Metadata-Version: 2.4
Name: PyDMAP
Version: 1.0.0
Summary: A Python module to read/write binary DataMap, possibly compressed, data files
Project-URL: Homepage, https://gitlab.jhuapl.edu/datamap/datamap_python
Project-URL: Issues, https://gitlab.jhuapl.edu/datamap/datamap_python/-/issues
Author-email: Giuseppe Romeo <giuseppe.romeo@jhuapl.edu>
License-File: LICENSE
Classifier: License :: OSI Approved :: MIT License
Classifier: Operating System :: OS Independent
Classifier: Programming Language :: Python :: 3
Requires-Python: >=3.8
Requires-Dist: numpy
Description-Content-Type: text/markdown

# DataMap Python Module

## DataMap Format Description

DataMap is a record based file format. A file is compromised of any number of independent records; each record can be of different length and contain different variables.
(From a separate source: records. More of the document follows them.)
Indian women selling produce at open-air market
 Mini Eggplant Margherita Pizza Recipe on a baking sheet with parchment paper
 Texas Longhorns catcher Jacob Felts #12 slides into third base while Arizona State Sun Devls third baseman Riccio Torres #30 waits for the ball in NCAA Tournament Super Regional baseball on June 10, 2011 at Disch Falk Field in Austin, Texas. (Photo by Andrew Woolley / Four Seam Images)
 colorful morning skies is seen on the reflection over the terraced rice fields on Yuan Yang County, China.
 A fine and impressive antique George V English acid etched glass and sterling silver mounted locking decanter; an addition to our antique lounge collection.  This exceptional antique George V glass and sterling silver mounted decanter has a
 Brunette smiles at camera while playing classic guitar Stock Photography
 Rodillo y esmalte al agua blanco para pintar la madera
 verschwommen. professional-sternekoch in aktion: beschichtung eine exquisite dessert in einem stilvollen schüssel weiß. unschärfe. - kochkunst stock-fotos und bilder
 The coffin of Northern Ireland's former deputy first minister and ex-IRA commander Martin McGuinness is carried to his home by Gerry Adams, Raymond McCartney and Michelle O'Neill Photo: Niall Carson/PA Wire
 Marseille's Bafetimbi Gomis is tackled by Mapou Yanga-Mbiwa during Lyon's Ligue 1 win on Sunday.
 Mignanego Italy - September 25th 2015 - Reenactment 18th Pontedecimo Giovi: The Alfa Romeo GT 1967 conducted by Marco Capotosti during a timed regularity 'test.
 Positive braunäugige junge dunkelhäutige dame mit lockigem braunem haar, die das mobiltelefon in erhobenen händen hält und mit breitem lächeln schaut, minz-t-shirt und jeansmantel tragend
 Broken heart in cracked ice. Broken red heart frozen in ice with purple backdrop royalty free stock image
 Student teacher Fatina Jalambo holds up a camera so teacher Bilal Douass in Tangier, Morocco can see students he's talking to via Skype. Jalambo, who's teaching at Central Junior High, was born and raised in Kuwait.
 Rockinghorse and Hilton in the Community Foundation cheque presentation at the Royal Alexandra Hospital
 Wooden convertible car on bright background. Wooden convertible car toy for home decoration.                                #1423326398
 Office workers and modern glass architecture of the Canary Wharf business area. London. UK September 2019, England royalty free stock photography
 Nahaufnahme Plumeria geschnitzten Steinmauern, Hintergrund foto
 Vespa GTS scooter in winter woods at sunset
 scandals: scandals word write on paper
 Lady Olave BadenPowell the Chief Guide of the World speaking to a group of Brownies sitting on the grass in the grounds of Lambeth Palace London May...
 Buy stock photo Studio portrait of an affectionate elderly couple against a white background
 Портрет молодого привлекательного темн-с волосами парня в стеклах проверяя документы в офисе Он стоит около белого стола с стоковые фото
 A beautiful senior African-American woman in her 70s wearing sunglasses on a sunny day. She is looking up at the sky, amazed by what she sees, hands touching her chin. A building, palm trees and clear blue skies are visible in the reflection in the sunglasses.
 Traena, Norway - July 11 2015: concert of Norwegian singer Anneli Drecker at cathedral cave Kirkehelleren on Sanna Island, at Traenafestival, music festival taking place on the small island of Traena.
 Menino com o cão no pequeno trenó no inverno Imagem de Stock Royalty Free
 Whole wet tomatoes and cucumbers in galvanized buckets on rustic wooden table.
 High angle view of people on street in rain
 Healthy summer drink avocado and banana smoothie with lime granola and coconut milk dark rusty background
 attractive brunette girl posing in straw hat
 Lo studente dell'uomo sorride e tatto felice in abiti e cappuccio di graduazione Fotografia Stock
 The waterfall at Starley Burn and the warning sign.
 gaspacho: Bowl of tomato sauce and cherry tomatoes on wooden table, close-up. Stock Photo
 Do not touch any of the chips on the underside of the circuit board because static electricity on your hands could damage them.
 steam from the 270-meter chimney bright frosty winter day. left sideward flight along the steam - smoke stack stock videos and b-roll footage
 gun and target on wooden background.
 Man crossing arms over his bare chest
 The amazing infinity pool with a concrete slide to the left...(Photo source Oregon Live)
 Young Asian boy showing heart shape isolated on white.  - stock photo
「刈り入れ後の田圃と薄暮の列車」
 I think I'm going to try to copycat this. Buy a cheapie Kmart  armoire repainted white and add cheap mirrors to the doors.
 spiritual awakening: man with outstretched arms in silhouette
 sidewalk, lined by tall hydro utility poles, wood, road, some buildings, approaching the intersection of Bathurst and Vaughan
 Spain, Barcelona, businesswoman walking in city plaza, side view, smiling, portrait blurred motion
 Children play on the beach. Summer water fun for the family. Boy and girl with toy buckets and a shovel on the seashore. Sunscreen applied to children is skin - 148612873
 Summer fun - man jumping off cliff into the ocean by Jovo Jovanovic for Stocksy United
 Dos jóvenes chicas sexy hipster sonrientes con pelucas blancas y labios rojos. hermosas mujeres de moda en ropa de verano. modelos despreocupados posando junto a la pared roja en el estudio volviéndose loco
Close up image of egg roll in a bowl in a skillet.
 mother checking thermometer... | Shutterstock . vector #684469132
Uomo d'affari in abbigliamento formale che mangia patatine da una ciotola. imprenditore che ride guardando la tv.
DataMap is a self describing format. Each record consists of a set of named vriables. The record header defines the data type for each variable together with information about it’s size - ie. Whether it is an array or scalar.

DataMap variables can be either scalar (a single variable), or an array. There are now limits on the number of dimensions of an array or the ranges of each dimension, however the format does not support sparse arrays as yet, so memory must be allocated for the entirety of the array.

Datatypes - the DataMap data types are defined in the header “dmap.h” and consist of:

DATACHAR Signed character (1 byte) DATASHORT Signed 16-bit integer (2 bytes DATAINT Signed 32-bit integer (4 bytes) DATAFLOAT IEEE Single precision floating point (4 bytes) DATADOUBLE IEEE Double precision floating point (8 bytes) DATASTRING Array of characters to store a string, terminated with a zero (N bytes) DATALONG 10 Signed 64-bit integer (8 bytes)

DATAUCHAR Unsigned character (1 byte) DATAUSHORT Unsigned 16-bit integer (2 bytes) DATAUINT Unsigned 32-bit integer (4 bytes) DATAULONG Unsigned 64-bit integer (65 bytes)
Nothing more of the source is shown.